The metrics collection strategy depends on the goals and aims of each Grant Ships round. For example:
### Previous Approaches
#### Arbitrum Gaming Pilot Round:
Metrics were loosely defined. Our voting interface displayed each Ship's portfolio of funded projects, completed milestones, and detailed retrospectives. Voters provided subjective analysis before submitting.
#### Gitcoin Implementation:
We utilized a mix of objective key metrics (e.g., Matching Donations) and subjective preferences (e.g., innovation in allocation strategies). To prevent information overload, we incorporated an LLM to help parse information. The LLM performed multi-variant searches based on user preferences and suggested votes while keeping voters in control of final decisions.
### Design Principles
When incorporating metrics, we maintain these principles:
#### Balance Objectivity:
Pure subjective or "beauty-contest" selection often favors name recognition and marketing prowess. Metrics should be a key factor in voting interfaces.
#### Acknowledge Limitations:
Quantifiable metrics have inherent limitations, especially when funding speculative initiatives.
#### Diversify Measurements:
A variety of metrics provides better insights than any single metric.
Align With Goals: Metrics should demonstrate clear links to the stated goals of the round.
#### Prevent Overload:
Overwhelming users with data can be as problematic as providing insufficient information. In these situations, aids (LLMs, preference rubrics) should assist decision-making.
#### Support Human Judgment:
In situations where voters are responsible for decisions (DAO TCR vote), metrics should serve as guides rather than final inputs.
## How do Ship Operators Get Paid?
We propose that Ship Operators are paid a fixed percentage of funds that they successfully distribute. In doing so we can ensure the following:
- Ship Operators are incentivized to increase the total amount of funds their Ship receives
- Ship Operators are incentivized to increase the total pool of funding available within Grant Ships
- Funding after distribution incentivizes Ship Operators to ensure project recipients complete their milestones
## How are Ship Operators Selected?
We prefer to let the use-case drive how ships are selected. For DAOs, we generally prefer to have the DAO elect Ship Operators through a pre-defined TCR voting strategy.
However, this is use-case-dependent, and we will ultimately implement what best serves the DAO's voter makeup and constitution.
## How Does this Program Reduce Sell Pressure from SCR?
Simply by not using SCR as a primary vehicle for ecosystem funding, we can reduce the amount of SCR being sold into the market. However, for this to be sustainable, the ecosystem needs to be aligned with the goal of increasing sequencer revenue as a whole -- which is why incentive alignment is key to this proposal.
## How Does this Program Add Utility For SCR?
The assessment module can include SCR signaling options, giving new options for SCR holders to influence capital allocation within Grant Ships.
This allows token holders to have input on the outcomes within Grant Ships. There are a variety of ways this can be configured, depending on your specific needs. This could incorporate staking, conviction voting, burn incentives, or simple TCR mechanics.

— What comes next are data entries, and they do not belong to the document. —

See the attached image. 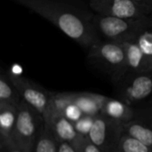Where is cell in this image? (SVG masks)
<instances>
[{
  "mask_svg": "<svg viewBox=\"0 0 152 152\" xmlns=\"http://www.w3.org/2000/svg\"><path fill=\"white\" fill-rule=\"evenodd\" d=\"M53 23L76 43L89 49L101 38L94 23V15L66 0H10Z\"/></svg>",
  "mask_w": 152,
  "mask_h": 152,
  "instance_id": "obj_1",
  "label": "cell"
},
{
  "mask_svg": "<svg viewBox=\"0 0 152 152\" xmlns=\"http://www.w3.org/2000/svg\"><path fill=\"white\" fill-rule=\"evenodd\" d=\"M93 23L100 38L124 44L135 41L143 30L152 27V18L122 19L96 13Z\"/></svg>",
  "mask_w": 152,
  "mask_h": 152,
  "instance_id": "obj_2",
  "label": "cell"
},
{
  "mask_svg": "<svg viewBox=\"0 0 152 152\" xmlns=\"http://www.w3.org/2000/svg\"><path fill=\"white\" fill-rule=\"evenodd\" d=\"M88 59L109 74L115 84L127 74L126 51L121 43L100 39L88 49Z\"/></svg>",
  "mask_w": 152,
  "mask_h": 152,
  "instance_id": "obj_3",
  "label": "cell"
},
{
  "mask_svg": "<svg viewBox=\"0 0 152 152\" xmlns=\"http://www.w3.org/2000/svg\"><path fill=\"white\" fill-rule=\"evenodd\" d=\"M45 129L43 117L33 108L21 101L18 106L13 142L25 152H33Z\"/></svg>",
  "mask_w": 152,
  "mask_h": 152,
  "instance_id": "obj_4",
  "label": "cell"
},
{
  "mask_svg": "<svg viewBox=\"0 0 152 152\" xmlns=\"http://www.w3.org/2000/svg\"><path fill=\"white\" fill-rule=\"evenodd\" d=\"M24 102L36 110L44 118L45 127L51 129L50 103L52 92L21 75L8 72Z\"/></svg>",
  "mask_w": 152,
  "mask_h": 152,
  "instance_id": "obj_5",
  "label": "cell"
},
{
  "mask_svg": "<svg viewBox=\"0 0 152 152\" xmlns=\"http://www.w3.org/2000/svg\"><path fill=\"white\" fill-rule=\"evenodd\" d=\"M124 134V124L100 114L94 118L87 138L102 151L114 152Z\"/></svg>",
  "mask_w": 152,
  "mask_h": 152,
  "instance_id": "obj_6",
  "label": "cell"
},
{
  "mask_svg": "<svg viewBox=\"0 0 152 152\" xmlns=\"http://www.w3.org/2000/svg\"><path fill=\"white\" fill-rule=\"evenodd\" d=\"M89 5L98 14L122 19H147L152 14L135 0H89Z\"/></svg>",
  "mask_w": 152,
  "mask_h": 152,
  "instance_id": "obj_7",
  "label": "cell"
},
{
  "mask_svg": "<svg viewBox=\"0 0 152 152\" xmlns=\"http://www.w3.org/2000/svg\"><path fill=\"white\" fill-rule=\"evenodd\" d=\"M118 85L119 86L118 99L134 107L152 94V71L128 73Z\"/></svg>",
  "mask_w": 152,
  "mask_h": 152,
  "instance_id": "obj_8",
  "label": "cell"
},
{
  "mask_svg": "<svg viewBox=\"0 0 152 152\" xmlns=\"http://www.w3.org/2000/svg\"><path fill=\"white\" fill-rule=\"evenodd\" d=\"M124 131L152 149V107L135 109L134 118L124 124Z\"/></svg>",
  "mask_w": 152,
  "mask_h": 152,
  "instance_id": "obj_9",
  "label": "cell"
},
{
  "mask_svg": "<svg viewBox=\"0 0 152 152\" xmlns=\"http://www.w3.org/2000/svg\"><path fill=\"white\" fill-rule=\"evenodd\" d=\"M51 130L58 142H65L70 145L77 152H80L87 137L80 134L74 124L63 115L55 116L51 122Z\"/></svg>",
  "mask_w": 152,
  "mask_h": 152,
  "instance_id": "obj_10",
  "label": "cell"
},
{
  "mask_svg": "<svg viewBox=\"0 0 152 152\" xmlns=\"http://www.w3.org/2000/svg\"><path fill=\"white\" fill-rule=\"evenodd\" d=\"M126 51L127 74L152 71V60L147 57L135 41L124 43Z\"/></svg>",
  "mask_w": 152,
  "mask_h": 152,
  "instance_id": "obj_11",
  "label": "cell"
},
{
  "mask_svg": "<svg viewBox=\"0 0 152 152\" xmlns=\"http://www.w3.org/2000/svg\"><path fill=\"white\" fill-rule=\"evenodd\" d=\"M18 107L0 104V147L15 145L14 128Z\"/></svg>",
  "mask_w": 152,
  "mask_h": 152,
  "instance_id": "obj_12",
  "label": "cell"
},
{
  "mask_svg": "<svg viewBox=\"0 0 152 152\" xmlns=\"http://www.w3.org/2000/svg\"><path fill=\"white\" fill-rule=\"evenodd\" d=\"M101 114L109 118L125 124L134 118L135 114V108L126 103L120 99L108 97L102 107Z\"/></svg>",
  "mask_w": 152,
  "mask_h": 152,
  "instance_id": "obj_13",
  "label": "cell"
},
{
  "mask_svg": "<svg viewBox=\"0 0 152 152\" xmlns=\"http://www.w3.org/2000/svg\"><path fill=\"white\" fill-rule=\"evenodd\" d=\"M108 97L87 92H75L74 103L78 106L84 115L95 118L102 113V107Z\"/></svg>",
  "mask_w": 152,
  "mask_h": 152,
  "instance_id": "obj_14",
  "label": "cell"
},
{
  "mask_svg": "<svg viewBox=\"0 0 152 152\" xmlns=\"http://www.w3.org/2000/svg\"><path fill=\"white\" fill-rule=\"evenodd\" d=\"M21 101V96L9 73L2 70L0 72V104L18 107Z\"/></svg>",
  "mask_w": 152,
  "mask_h": 152,
  "instance_id": "obj_15",
  "label": "cell"
},
{
  "mask_svg": "<svg viewBox=\"0 0 152 152\" xmlns=\"http://www.w3.org/2000/svg\"><path fill=\"white\" fill-rule=\"evenodd\" d=\"M75 92H52L51 103H50V116L51 122L53 117L64 115L66 108L74 103Z\"/></svg>",
  "mask_w": 152,
  "mask_h": 152,
  "instance_id": "obj_16",
  "label": "cell"
},
{
  "mask_svg": "<svg viewBox=\"0 0 152 152\" xmlns=\"http://www.w3.org/2000/svg\"><path fill=\"white\" fill-rule=\"evenodd\" d=\"M114 152H152V149L132 136L124 134Z\"/></svg>",
  "mask_w": 152,
  "mask_h": 152,
  "instance_id": "obj_17",
  "label": "cell"
},
{
  "mask_svg": "<svg viewBox=\"0 0 152 152\" xmlns=\"http://www.w3.org/2000/svg\"><path fill=\"white\" fill-rule=\"evenodd\" d=\"M33 152H59V142L51 129L45 127Z\"/></svg>",
  "mask_w": 152,
  "mask_h": 152,
  "instance_id": "obj_18",
  "label": "cell"
},
{
  "mask_svg": "<svg viewBox=\"0 0 152 152\" xmlns=\"http://www.w3.org/2000/svg\"><path fill=\"white\" fill-rule=\"evenodd\" d=\"M135 42L143 53L152 60V27L143 30L138 36Z\"/></svg>",
  "mask_w": 152,
  "mask_h": 152,
  "instance_id": "obj_19",
  "label": "cell"
},
{
  "mask_svg": "<svg viewBox=\"0 0 152 152\" xmlns=\"http://www.w3.org/2000/svg\"><path fill=\"white\" fill-rule=\"evenodd\" d=\"M94 120V117L84 115L79 120H77L76 123H74V126H75L76 130L80 134H82L83 136L87 137L90 131H91V129H92Z\"/></svg>",
  "mask_w": 152,
  "mask_h": 152,
  "instance_id": "obj_20",
  "label": "cell"
},
{
  "mask_svg": "<svg viewBox=\"0 0 152 152\" xmlns=\"http://www.w3.org/2000/svg\"><path fill=\"white\" fill-rule=\"evenodd\" d=\"M63 116L74 124L77 120H79L84 116V114L81 111V110L78 108V106H77L75 103H72L66 108Z\"/></svg>",
  "mask_w": 152,
  "mask_h": 152,
  "instance_id": "obj_21",
  "label": "cell"
},
{
  "mask_svg": "<svg viewBox=\"0 0 152 152\" xmlns=\"http://www.w3.org/2000/svg\"><path fill=\"white\" fill-rule=\"evenodd\" d=\"M80 152H104L102 151L101 149H99L96 145H94L92 142L89 141V139L87 138L81 149Z\"/></svg>",
  "mask_w": 152,
  "mask_h": 152,
  "instance_id": "obj_22",
  "label": "cell"
},
{
  "mask_svg": "<svg viewBox=\"0 0 152 152\" xmlns=\"http://www.w3.org/2000/svg\"><path fill=\"white\" fill-rule=\"evenodd\" d=\"M59 152H77L70 145L65 142H59Z\"/></svg>",
  "mask_w": 152,
  "mask_h": 152,
  "instance_id": "obj_23",
  "label": "cell"
},
{
  "mask_svg": "<svg viewBox=\"0 0 152 152\" xmlns=\"http://www.w3.org/2000/svg\"><path fill=\"white\" fill-rule=\"evenodd\" d=\"M0 152H25L20 149L19 147L12 145V146H7V147H0Z\"/></svg>",
  "mask_w": 152,
  "mask_h": 152,
  "instance_id": "obj_24",
  "label": "cell"
},
{
  "mask_svg": "<svg viewBox=\"0 0 152 152\" xmlns=\"http://www.w3.org/2000/svg\"><path fill=\"white\" fill-rule=\"evenodd\" d=\"M137 2H139L140 4L145 5L147 8H149L152 12V0H135Z\"/></svg>",
  "mask_w": 152,
  "mask_h": 152,
  "instance_id": "obj_25",
  "label": "cell"
}]
</instances>
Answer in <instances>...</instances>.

## This all seems complicated, why not do something simpler?
The more distributed and decentralized a system is, the more its rules must be explicitly defined. In centralized grant-giving solutions, the complexity is hidden in the internal political dynamics and decision-making processes of the responsible team.
By providing this structure for a pluralistic approach, we relieve teams of managing a major portion of the complexity by systematizing it, and then allowing them to focus on the equally complex problem domain which is "How to Give Grants Effectively."